◆ Document passage
######

Government subsidies under the Affordable Care Act work in mysterious ways: A Vanderbilt University researcher told The Washington Post over the weekend that his analysis of subsidies in the states where the federal government is running the exchanges shows huge anomalies.

“The feds will spend just about $10,000 subsidizing health insurance costs for a poor, middle-aged man who lives in Georgia – and just $3,000 buying the same guy in nearby Tennessee a near-identical plan,” Sarah Kliff wrote on Wonkblog.

“This is the weird world of financing the Affordable Care Act, where the prices that the insurers

charge for health care directly impact how much Obamacare will cost the federal government.

“John Graves, a researcher at Vanderbilt University, has spent some time toying around with data on premium rates across the country. The federal government has made this data accessible through the site. It will show you the premiums for a moderate level plan for each county in the 35 states where the federal government is running the marketplace.” Sarah Kliff, The cost of Obamacare varies wildly by state, The Washington Post, Oct. 13, 2013

The Affordable Care Act’s goal of extending coverage to as many Americans as possible is being achieved via Medicaid expansion, in states where that is going ahead, and also in the form of subsidies from the government. Those subsidies ultimately come from tax coffers. The tax coffers are filled by taxpayers.

######

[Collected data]

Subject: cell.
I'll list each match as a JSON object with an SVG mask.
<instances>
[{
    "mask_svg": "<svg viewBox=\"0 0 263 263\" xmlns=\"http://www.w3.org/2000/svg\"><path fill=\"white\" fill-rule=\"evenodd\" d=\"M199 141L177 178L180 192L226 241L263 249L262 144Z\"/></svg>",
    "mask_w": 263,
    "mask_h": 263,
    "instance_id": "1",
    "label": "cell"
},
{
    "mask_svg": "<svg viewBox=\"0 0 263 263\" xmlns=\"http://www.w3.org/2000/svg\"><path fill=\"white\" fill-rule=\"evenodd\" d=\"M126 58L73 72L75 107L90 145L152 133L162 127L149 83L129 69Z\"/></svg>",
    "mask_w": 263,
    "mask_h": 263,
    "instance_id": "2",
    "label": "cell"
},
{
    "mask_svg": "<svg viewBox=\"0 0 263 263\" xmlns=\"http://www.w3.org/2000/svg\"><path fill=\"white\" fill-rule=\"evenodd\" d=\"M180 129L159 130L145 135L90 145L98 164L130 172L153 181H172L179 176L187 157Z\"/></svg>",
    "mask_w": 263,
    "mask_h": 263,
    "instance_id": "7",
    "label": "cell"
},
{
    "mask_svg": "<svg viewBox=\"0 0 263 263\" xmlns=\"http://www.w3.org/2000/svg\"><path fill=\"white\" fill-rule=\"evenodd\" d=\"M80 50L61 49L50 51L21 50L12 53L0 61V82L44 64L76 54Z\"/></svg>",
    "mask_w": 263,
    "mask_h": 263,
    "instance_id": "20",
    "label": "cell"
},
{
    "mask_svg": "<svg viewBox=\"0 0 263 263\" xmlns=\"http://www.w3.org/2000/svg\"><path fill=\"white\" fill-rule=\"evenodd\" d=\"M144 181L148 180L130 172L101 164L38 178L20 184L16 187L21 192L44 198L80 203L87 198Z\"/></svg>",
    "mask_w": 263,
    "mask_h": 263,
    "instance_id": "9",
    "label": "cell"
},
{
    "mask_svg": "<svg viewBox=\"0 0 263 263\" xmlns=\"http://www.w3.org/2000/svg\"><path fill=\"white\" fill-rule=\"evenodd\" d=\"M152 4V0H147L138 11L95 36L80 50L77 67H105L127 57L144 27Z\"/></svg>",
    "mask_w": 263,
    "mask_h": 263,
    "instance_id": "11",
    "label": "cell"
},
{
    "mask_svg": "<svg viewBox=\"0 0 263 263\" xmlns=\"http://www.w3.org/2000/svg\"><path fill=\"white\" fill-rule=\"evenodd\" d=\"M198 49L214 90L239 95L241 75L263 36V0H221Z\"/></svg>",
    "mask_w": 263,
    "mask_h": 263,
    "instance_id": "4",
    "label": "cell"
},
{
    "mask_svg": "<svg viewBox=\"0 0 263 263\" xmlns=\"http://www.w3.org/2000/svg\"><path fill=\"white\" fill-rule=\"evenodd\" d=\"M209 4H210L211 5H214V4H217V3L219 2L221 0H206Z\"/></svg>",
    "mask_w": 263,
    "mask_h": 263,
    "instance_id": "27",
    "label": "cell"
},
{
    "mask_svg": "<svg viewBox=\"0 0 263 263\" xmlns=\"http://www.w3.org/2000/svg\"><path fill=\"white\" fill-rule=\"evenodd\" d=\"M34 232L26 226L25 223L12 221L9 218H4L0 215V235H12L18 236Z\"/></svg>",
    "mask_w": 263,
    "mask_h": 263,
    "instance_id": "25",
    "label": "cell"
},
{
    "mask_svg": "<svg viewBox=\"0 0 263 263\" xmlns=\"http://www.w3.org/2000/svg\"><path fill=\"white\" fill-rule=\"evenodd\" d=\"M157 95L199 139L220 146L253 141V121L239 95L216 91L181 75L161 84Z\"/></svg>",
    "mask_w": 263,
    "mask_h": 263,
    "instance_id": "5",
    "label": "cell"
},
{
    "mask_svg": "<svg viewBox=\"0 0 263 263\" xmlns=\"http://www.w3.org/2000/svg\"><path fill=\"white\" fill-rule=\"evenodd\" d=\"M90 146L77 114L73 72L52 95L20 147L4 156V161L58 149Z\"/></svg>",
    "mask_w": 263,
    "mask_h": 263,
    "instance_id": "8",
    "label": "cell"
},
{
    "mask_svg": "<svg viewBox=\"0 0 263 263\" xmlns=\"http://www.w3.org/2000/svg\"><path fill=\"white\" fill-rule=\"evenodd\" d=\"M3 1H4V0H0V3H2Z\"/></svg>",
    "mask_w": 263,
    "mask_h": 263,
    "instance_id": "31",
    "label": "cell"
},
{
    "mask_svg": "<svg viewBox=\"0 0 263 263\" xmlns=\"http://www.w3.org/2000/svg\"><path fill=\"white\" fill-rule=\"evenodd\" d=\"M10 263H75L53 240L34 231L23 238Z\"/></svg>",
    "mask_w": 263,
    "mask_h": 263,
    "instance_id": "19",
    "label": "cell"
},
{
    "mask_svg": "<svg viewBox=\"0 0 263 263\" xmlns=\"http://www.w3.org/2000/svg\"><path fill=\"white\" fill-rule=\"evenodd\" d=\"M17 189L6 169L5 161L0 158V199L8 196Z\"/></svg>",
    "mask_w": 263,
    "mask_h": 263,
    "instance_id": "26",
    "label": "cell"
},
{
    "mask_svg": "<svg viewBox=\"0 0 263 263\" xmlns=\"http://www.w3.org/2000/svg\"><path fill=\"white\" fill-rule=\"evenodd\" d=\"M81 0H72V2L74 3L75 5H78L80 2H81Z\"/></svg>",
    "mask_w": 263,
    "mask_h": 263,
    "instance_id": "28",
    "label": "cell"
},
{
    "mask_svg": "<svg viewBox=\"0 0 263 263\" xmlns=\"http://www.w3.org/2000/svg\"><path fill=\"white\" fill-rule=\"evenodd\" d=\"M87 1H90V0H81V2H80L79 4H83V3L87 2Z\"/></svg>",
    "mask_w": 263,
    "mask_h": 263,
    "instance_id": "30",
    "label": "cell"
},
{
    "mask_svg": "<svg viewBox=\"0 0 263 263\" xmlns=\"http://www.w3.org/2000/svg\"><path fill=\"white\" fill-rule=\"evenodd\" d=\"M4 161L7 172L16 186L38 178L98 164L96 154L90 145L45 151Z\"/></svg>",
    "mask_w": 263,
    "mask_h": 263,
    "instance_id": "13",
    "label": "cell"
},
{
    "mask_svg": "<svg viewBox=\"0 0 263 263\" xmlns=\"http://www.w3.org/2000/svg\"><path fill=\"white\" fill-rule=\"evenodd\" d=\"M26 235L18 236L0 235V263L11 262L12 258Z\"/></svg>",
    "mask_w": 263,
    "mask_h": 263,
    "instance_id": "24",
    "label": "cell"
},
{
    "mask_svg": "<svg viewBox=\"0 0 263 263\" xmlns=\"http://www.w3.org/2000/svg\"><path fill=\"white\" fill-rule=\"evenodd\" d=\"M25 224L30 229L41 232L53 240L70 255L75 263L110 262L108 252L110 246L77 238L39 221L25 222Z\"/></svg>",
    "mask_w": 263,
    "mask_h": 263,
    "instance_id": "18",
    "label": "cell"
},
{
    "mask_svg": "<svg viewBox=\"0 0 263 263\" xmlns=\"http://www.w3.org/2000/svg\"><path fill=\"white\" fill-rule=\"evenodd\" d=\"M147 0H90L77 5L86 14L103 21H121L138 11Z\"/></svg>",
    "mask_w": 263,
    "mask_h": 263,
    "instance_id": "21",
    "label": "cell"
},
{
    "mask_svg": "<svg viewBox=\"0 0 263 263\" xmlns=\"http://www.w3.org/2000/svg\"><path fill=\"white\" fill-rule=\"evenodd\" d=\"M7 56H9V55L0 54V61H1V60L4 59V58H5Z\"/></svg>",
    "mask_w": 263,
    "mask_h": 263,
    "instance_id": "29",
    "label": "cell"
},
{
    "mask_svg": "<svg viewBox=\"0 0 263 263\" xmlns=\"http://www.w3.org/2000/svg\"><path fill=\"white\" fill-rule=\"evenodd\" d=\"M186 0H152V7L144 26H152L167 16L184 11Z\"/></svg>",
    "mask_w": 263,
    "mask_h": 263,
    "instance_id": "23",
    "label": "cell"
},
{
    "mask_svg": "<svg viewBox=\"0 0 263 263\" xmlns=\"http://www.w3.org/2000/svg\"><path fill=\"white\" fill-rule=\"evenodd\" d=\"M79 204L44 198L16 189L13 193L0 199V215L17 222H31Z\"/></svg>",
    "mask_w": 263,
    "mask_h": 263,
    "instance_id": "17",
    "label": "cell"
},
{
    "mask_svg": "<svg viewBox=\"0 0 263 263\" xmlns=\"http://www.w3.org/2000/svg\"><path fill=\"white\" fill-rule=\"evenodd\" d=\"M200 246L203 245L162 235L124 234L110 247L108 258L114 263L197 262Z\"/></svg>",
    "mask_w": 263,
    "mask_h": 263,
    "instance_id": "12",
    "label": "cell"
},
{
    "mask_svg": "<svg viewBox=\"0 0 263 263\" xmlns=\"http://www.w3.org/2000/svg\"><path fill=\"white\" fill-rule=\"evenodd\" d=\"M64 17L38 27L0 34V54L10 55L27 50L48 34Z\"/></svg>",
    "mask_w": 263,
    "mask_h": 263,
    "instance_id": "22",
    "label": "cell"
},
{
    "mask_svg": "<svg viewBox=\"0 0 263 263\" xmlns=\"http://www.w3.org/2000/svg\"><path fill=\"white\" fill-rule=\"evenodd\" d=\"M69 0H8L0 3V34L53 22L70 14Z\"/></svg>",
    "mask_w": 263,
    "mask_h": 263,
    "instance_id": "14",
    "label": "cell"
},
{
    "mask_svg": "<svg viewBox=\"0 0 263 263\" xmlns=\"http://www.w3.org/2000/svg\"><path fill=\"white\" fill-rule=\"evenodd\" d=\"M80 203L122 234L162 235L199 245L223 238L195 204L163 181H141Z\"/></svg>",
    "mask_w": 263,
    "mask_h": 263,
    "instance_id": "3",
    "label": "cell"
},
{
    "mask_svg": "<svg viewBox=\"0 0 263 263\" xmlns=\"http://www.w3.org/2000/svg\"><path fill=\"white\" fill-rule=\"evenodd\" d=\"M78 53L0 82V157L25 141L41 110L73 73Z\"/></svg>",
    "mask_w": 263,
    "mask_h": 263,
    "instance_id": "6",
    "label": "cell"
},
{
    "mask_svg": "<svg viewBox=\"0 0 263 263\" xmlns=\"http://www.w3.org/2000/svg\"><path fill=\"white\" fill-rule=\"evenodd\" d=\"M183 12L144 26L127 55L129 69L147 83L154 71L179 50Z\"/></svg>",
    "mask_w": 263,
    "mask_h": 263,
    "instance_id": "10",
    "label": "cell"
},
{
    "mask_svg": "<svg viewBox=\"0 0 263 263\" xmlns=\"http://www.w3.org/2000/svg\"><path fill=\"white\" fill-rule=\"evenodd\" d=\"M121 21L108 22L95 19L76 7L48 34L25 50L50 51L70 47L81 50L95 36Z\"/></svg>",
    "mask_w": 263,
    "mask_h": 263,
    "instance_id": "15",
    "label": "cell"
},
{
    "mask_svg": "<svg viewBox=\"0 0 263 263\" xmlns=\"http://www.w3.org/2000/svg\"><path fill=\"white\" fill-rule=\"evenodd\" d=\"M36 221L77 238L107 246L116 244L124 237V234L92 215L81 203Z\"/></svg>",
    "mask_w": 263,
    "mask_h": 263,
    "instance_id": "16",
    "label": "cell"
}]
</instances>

######

◆ Your goal
Continue the passage on Affordable Care Act subsidies, starting right after its final sentence. This data comes from a separate source and has no connection to the passage on Affordable Care Act subsidies.

◆ Expected answer
in the run-up to the passage of the Affordable Care Act, we recall, the public option was taken off the table at the last possible second — the public option being the government equivalent of private insurance. The thought had been that  a public option would reduce the size of premiums by offering a low-cost, government alternative to private-enterprise premiums and plans, meaning the private plans  would need to drop premiums to compete. Senator Joe Lieberman withdrew his support for the public option, something he’d championed in the past, at the 11th hour.

Once the public option was removed, the bill passed — leaving subsidies as the only way to make insurance affordable, and insuring that public money be spent to pay for insurance policies, so insurers and providers could continue the status quo, at least for a bit longer.

The question arises, though: if public money were spent on a public option, wouldn’t that be less expensive? That was the original intent of those who supported it. Maybe it’s time to bring that public option back.

Jeanne Pinder

Jeanne Pinder  is the founder and CEO of ClearHealthCosts. She worked at The New York Times for almost 25 years as a reporter, editor and human resources executive, then volunteered for a buyout and founded...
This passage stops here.